#### Objetivo planteado 1
¿Cómo se traduce al inglés la oración "Pentecostés era una fiesta judía que conmemoraba la alianza del Sinaí a los cincuenta días de Pascua." del texto sobre Pentecostés?

Para entender hoy lo que celebramos, debemos mirar a la Trinidad. Lo que digamos lo tenemos adelantado para el próximo domingo. Que yo sepa, la teología oficial nunca ha dicho que el Padre, el Hijo o el Espíritu actuaran por separado. La distinción de las personas en la Trinidad, solo se manifiesta en sus relaciones “ad intra”, es decir, cuando se relacionan una con otra. En sus relaciones “ad extra”, es decir, en sus relaciones con las criaturas, se comportan siempre como uno.
La fiesta de Pentecostés es la culminación de todo el
tiempo pascual. Las primeras comunidades tenían claro que todo lo que estaba
pasando en ellas era obra del Espíritu. Todo lo que había realizado el Espíritu
en Jesús, lo estaba realizando ahora en cada uno de ellos y queda reflejado en
la idea de Pentecostés. Es el símbolo de la acción del Espíritu a través de
Jesús. También para cada uno de nosotros, celebrar la Pascua significa
descubrir la presencia en nosotros de Dios-Espíritu.
Según lo que acabamos de decir, siempre que hablamos del
Espíritu, hablamos de Dios. Y siempre que hablamos de Dios, hablamos del
Espíritu, porque Dios es Espíritu. Pentecostés era una fiesta judía que
conmemoraba la alianza del Sinaí a los cincuenta días de Pascua. Nosotros
celebramos hoy la venida del Espíritu, también a los cincuenta días de la
Pascua, pero sabiendo que no tiene que venir de ninguna parte. Para nosotros el
fundamento de la nueva comunidad no es la Ley sino el Espíritu.
Tanto la “ruah” hebrea como el “pneuma” griego, significan
viento. La raíz de esta palabra en las lenguas semíticas es rwh, que significa
el espacio entre cielo tierra, que puede estar en calma o en movimiento. Sería
el ámbito del que los seres vivos beben la vida. En estas culturas el signo de
vida era la respiración. Ruah vino a significar soplo vital. Cuando Dios modela
al hombre de barro, le sopla en la nariz el hálito de vida. En el evangelio que
hemos leído hoy, Jesús exhala su aliento para comunicar el Espíritu. La misma
tierra era concebida como un ser vivo, el viento era su respiración. No
es tan corriente como suele creerse el uso específicamente teológico del
término "ruah" (espíritu).

#### Objetivo planteado 2
Cuenta cuántas líneas de las filas de abajo contienen la palabra "between" y da solo el número.

#### Filas de datos

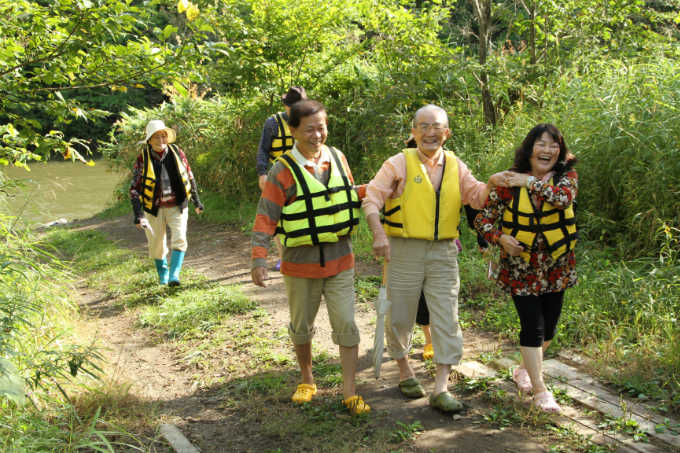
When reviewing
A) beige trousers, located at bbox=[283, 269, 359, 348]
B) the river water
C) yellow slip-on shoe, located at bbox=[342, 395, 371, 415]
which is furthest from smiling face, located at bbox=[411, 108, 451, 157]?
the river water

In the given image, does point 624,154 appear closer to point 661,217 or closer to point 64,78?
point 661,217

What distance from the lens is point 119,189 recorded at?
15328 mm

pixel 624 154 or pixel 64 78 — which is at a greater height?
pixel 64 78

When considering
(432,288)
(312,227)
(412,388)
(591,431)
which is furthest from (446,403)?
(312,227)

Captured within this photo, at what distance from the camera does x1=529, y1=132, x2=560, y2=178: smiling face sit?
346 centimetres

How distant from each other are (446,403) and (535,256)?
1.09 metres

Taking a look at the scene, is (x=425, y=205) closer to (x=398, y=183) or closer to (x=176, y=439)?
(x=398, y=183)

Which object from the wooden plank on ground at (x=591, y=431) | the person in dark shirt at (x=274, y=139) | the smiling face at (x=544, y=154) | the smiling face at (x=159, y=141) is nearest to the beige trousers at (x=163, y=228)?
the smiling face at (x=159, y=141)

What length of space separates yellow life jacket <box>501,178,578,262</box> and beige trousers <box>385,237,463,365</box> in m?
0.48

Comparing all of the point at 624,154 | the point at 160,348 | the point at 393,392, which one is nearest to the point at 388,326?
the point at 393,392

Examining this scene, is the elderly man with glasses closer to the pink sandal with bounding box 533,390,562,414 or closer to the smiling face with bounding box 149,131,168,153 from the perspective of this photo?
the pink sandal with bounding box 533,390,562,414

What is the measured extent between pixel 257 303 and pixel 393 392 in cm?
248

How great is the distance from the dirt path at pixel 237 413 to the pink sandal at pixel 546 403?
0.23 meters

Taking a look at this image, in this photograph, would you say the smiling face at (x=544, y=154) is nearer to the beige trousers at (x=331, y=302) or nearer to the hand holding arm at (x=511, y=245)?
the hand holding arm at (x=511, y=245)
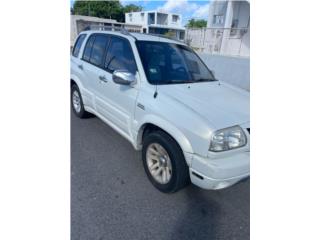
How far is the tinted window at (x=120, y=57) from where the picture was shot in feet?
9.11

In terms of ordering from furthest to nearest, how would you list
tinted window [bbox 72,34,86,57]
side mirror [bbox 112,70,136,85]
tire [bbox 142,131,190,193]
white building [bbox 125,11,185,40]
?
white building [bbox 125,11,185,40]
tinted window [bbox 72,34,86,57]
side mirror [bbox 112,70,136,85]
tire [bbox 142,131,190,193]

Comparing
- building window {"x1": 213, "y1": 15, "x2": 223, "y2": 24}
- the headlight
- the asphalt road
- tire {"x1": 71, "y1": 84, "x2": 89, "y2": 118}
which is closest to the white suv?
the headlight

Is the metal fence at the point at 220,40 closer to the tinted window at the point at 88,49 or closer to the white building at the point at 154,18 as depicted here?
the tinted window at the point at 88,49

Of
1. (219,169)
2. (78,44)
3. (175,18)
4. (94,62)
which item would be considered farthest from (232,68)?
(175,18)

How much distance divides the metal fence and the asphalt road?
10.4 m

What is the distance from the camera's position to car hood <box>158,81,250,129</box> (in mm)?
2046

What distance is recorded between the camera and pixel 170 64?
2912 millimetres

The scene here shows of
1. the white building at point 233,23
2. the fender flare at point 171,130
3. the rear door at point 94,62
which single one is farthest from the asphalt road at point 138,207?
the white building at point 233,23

#### Solución completa 1
Pentecost was a Jewish feast that commemorated the covenant of Sinai fifty days after Passover.

#### Solución completa 2
2